— START Data lines —

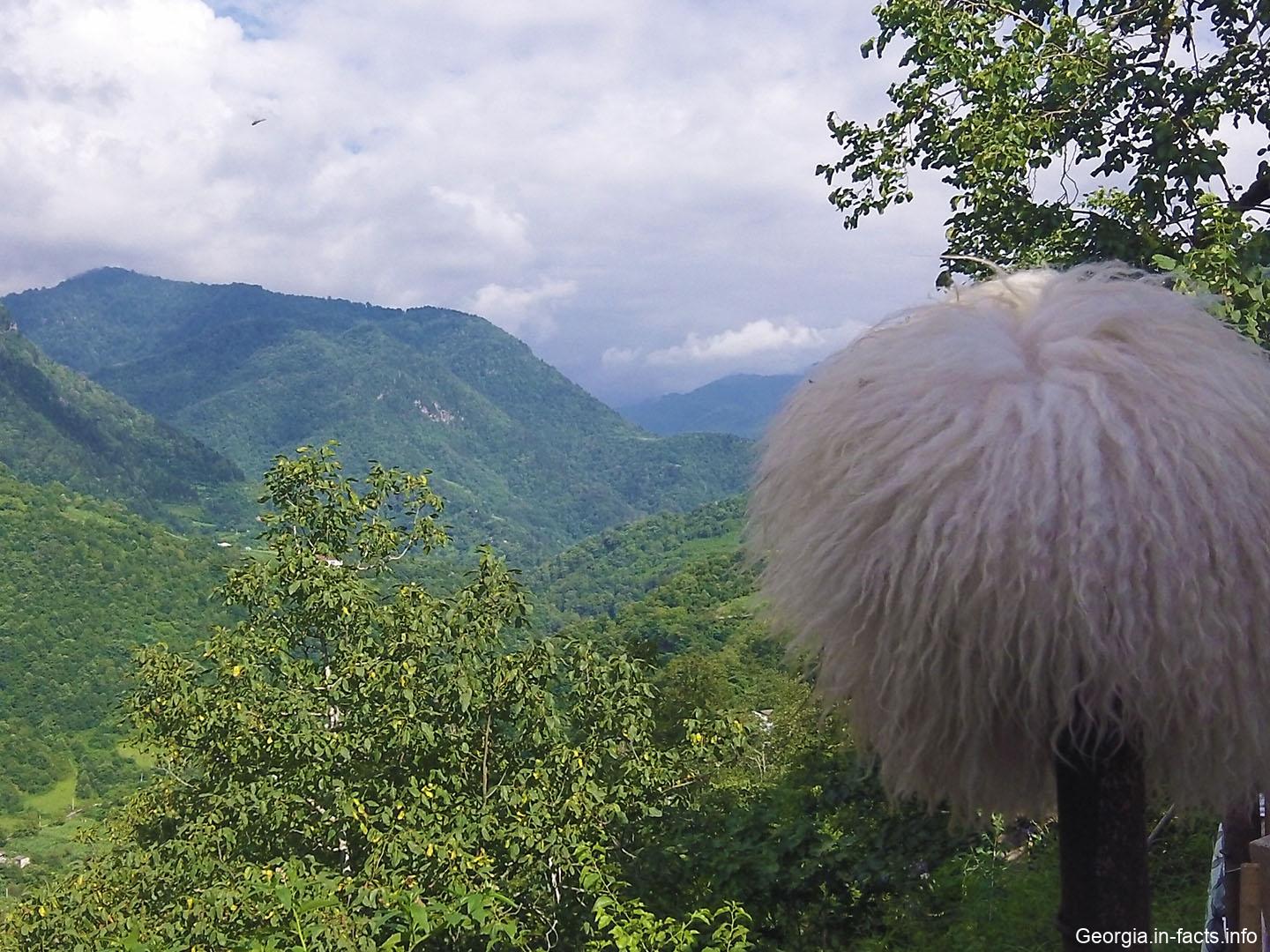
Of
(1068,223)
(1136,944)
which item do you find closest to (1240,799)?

— END Data lines —
— START Data lines —

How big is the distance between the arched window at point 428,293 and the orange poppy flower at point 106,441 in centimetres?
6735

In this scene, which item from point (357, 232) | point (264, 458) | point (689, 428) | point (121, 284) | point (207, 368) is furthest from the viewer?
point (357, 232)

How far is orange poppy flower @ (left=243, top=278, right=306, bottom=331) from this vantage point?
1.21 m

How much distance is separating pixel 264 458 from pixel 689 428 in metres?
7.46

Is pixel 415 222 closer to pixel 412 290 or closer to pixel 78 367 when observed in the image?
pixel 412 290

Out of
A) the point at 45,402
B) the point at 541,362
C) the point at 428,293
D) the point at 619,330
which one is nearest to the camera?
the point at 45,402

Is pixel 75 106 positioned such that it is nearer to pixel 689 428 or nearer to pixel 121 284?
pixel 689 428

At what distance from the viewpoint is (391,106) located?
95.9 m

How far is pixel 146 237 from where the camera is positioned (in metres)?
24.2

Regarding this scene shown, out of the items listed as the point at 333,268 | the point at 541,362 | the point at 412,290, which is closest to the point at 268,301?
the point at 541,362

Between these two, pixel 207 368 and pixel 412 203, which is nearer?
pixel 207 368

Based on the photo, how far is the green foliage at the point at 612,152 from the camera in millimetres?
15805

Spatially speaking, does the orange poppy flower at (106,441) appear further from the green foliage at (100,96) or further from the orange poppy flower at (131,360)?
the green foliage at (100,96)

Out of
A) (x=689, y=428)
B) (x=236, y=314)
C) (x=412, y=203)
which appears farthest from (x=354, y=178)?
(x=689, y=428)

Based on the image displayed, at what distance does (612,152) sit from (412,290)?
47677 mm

— END Data lines —
— START Data lines —

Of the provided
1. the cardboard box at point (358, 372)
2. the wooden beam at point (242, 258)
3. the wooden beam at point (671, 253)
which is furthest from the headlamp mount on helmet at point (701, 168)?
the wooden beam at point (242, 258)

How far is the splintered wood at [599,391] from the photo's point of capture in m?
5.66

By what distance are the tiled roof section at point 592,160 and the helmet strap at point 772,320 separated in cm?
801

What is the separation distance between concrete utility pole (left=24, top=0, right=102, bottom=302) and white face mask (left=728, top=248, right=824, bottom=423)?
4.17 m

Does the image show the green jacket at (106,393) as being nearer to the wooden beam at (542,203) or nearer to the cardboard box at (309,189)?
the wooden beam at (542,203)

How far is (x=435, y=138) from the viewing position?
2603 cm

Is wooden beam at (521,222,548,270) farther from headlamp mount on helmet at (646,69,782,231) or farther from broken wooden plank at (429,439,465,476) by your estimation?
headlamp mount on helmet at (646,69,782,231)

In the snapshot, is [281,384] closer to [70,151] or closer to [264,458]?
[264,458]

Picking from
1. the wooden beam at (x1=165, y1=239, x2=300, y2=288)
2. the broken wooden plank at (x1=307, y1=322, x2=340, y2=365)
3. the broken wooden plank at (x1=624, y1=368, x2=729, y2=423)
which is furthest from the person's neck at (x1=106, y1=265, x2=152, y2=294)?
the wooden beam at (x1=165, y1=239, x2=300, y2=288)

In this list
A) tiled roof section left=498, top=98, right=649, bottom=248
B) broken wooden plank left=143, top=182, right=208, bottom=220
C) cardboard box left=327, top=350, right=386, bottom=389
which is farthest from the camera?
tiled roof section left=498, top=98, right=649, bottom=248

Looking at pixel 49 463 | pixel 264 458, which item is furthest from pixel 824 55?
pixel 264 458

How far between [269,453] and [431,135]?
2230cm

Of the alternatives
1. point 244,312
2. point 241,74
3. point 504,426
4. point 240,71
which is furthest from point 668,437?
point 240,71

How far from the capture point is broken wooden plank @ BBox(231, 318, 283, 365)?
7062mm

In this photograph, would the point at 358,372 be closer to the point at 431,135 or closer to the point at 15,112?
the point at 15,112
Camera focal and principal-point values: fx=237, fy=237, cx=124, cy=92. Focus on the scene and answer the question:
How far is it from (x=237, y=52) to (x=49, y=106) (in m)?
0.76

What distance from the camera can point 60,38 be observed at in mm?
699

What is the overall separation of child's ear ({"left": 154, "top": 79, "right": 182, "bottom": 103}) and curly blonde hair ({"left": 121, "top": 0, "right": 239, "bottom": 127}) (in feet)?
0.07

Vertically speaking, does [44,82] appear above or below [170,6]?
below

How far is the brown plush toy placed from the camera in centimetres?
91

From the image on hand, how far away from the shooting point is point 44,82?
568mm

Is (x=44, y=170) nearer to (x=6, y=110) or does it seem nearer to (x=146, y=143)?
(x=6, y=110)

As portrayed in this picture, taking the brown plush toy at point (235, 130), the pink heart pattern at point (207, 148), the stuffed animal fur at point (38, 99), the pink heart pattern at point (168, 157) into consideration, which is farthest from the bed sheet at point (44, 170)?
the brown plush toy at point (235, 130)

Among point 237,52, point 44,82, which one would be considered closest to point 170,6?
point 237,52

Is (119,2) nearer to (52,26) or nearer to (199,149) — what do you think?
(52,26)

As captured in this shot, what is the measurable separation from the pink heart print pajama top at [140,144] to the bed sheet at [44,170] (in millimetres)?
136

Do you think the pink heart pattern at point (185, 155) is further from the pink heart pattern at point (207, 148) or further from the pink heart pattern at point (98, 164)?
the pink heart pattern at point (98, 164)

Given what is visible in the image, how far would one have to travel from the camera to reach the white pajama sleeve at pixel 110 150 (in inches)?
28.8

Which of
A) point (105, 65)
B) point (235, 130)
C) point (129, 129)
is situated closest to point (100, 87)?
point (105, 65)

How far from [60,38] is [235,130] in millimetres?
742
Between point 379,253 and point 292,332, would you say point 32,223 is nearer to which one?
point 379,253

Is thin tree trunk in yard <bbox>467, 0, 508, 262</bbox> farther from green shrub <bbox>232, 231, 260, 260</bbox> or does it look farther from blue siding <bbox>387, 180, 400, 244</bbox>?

— END Data lines —

▸ **Set problem**
Locate and copy every line above that contains the word "think". Case counts.

▸ **Output of the task**
Is (119,2) nearer to (52,26) or nearer to (199,149) — what do you think?
Do you think the pink heart pattern at point (185, 155) is further from the pink heart pattern at point (207, 148) or further from the pink heart pattern at point (98, 164)?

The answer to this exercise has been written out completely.